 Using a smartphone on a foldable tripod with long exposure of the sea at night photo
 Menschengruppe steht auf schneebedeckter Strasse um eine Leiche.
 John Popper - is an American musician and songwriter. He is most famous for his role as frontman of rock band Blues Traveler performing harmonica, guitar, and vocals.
...
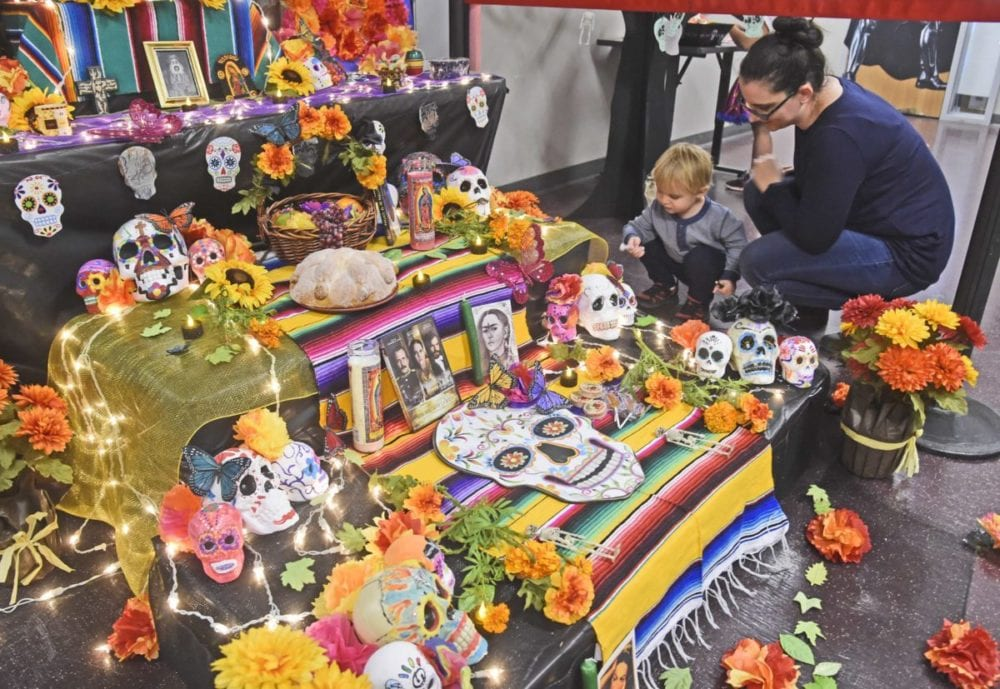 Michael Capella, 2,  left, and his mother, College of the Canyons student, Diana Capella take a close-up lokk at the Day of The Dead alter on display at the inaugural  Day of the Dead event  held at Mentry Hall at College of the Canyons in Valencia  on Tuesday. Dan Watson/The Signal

- Directions
Send back an exact copy of only the lines from the line with "Using a smartphone" up to and including the line with "Menschengruppe steht auf" in the data above.

- Task result
 Using a smartphone on a foldable tripod with long exposure of the sea at night photo
 Menschengruppe steht auf schneebedeckter Strasse um eine Leiche.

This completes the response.